Les atouts du béton banché pour une construction polyvalente
Un mur armé n’a rien d’une prouesse réservée aux seuls professionnels chevronnés. Aujourd’hui, le béton banché s’invite sur les terrains pentus, se glisse dans les sous-sols, et s’impose comme le choix malin pour qui cherche robustesse et efficacité. Adopté dans la construction de nombreuses maisons individuelles, il permet de bâtir vite et bien, sans sacrifier la solidité. Voici ce qu’il faut savoir sur ce matériau aux multiples usages.
Béton banché : présentation
Le béton banché, c’est l’alliance du béton armé, un mélange précis de sable, d’adjuvants et de ciment, et d’une mise en œuvre spécifique. Sa particularité : il est coulé entre deux « banches » verticales, en bois ou en métal, qui servent de coffrage temporaire. Les éléments s’alignent sur toute la longueur de la dalle ou du mur, garantissant une structure continue et homogène.
La hauteur habituelle d’un mur banché oscille entre 15 et 25 centimètres, rarement moins de 12 cm pour préserver la solidité. Ce procédé s’est hissé au rang de référence dans l’univers de la maçonnerie contemporaine.

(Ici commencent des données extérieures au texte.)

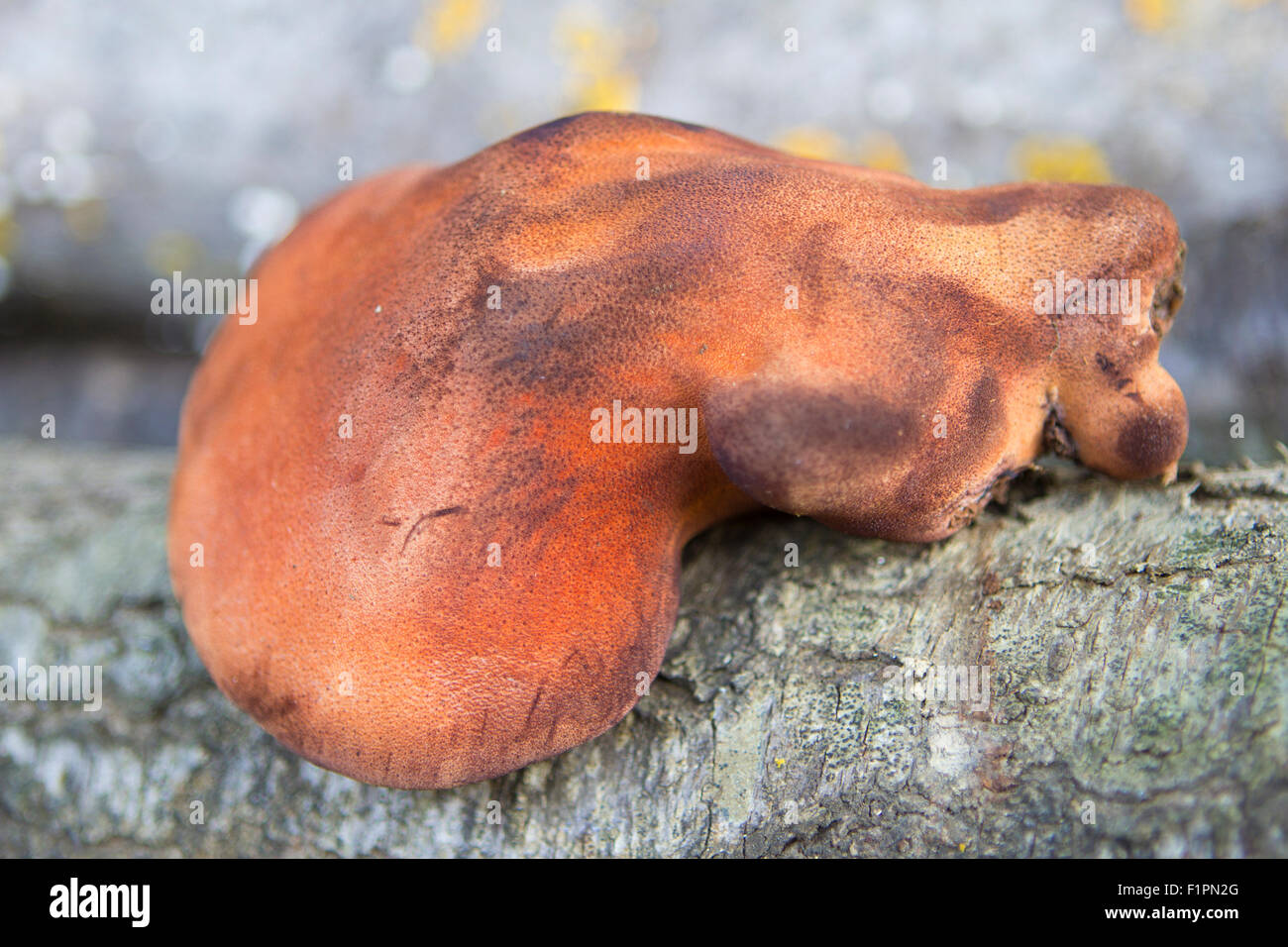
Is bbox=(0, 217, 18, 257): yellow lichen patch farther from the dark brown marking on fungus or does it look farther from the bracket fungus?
the dark brown marking on fungus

Mais le béton banché sait aussi s’adapter : murs cintrés, formes courbes, il suffit de choisir des banches adaptées à la géométrie du projet. Côté rendu, on ne parle pas ici d’un béton ornemental comme le béton imprimé. Sa mission : la performance, avant l’esthétique.
Avantages du béton banché
Ce matériau coche de nombreuses cases pour qui cherche une construction résistante et fiable. Son secret ? L’association du gravier, du ciment, du sable et des adjuvants, un cocktail qui donne une épaisseur moyenne de 20 cm, synonyme de longévité.
Autre atout : la quasi-absence de fissures, même face à une humidité persistante, à la chaleur ou à des écarts de température marqués. Le béton banché se distingue aussi par son caractère antisismique : sur des sols instables, il fait figure de rempart solide. Ce n’est pas un hasard s’il est plébiscité dans les zones exposées aux secousses telluriques.

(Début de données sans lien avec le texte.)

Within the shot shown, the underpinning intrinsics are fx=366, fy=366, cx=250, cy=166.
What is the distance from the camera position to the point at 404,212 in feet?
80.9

Sa polyvalence ne s’arrête pas là. La technique du béton banché, en coffrage entre deux panneaux, ouvre la porte à une grande liberté architecturale : formes, hauteurs, agencement… l’adaptabilité est totale. En prime, ce choix contribue à limiter les déperditions de chaleur, un point non négligeable pour les constructions soucieuses de leur efficacité énergétique.
Les types de béton banché
Au fil du temps, les méthodes de pose du béton banché ont évolué. Si le coffrage en bois ou en métal demeure un grand classique, d’autres solutions se sont imposées sur les chantiers modernes.
Les banches lourdes
Ces banches verticales font office de moules pour accueillir le voile de béton. Leur fonctionnement rappelle celui de la construction d’un mur traditionnel. Selon la configuration du projet, on assemble les banches sur la longueur voulue, ce qui facilite le coulage et permet d’adapter la dimension à la structure visée.
Les banches modulaires
Pour simplifier la logistique et la pose, les banches modulaires apportent une réponse concrète. Plus besoin de grue pour déplacer ou installer ces éléments sur le chantier : leur conception modulaire permet une manipulation manuelle, tout en garantissant la solidité de l’ouvrage final.
Les blocs à bancher
Autre alternative, très appréciée pour la réalisation de panneaux : les blocs à bancher. Ils s’utilisent en coffrage perdu et se présentent comme des blocs creux, semblables à des parpaings. Une fois posés, il suffit d’y insérer les armatures verticales à partir des fondations, puis des armatures horizontales à chaque rang. Les blocs sont reliés entre eux pour assurer la cohésion de l’ensemble, offrant ainsi une structure à la fois robuste et évolutive.
Choisir le béton banché, c’est miser sur une méthode qui conjugue sécurité, adaptabilité et rapidité. Un mur qui traverse les années sans sourciller, c’est aussi une tranquillité d’esprit que peu de matériaux peuvent offrir.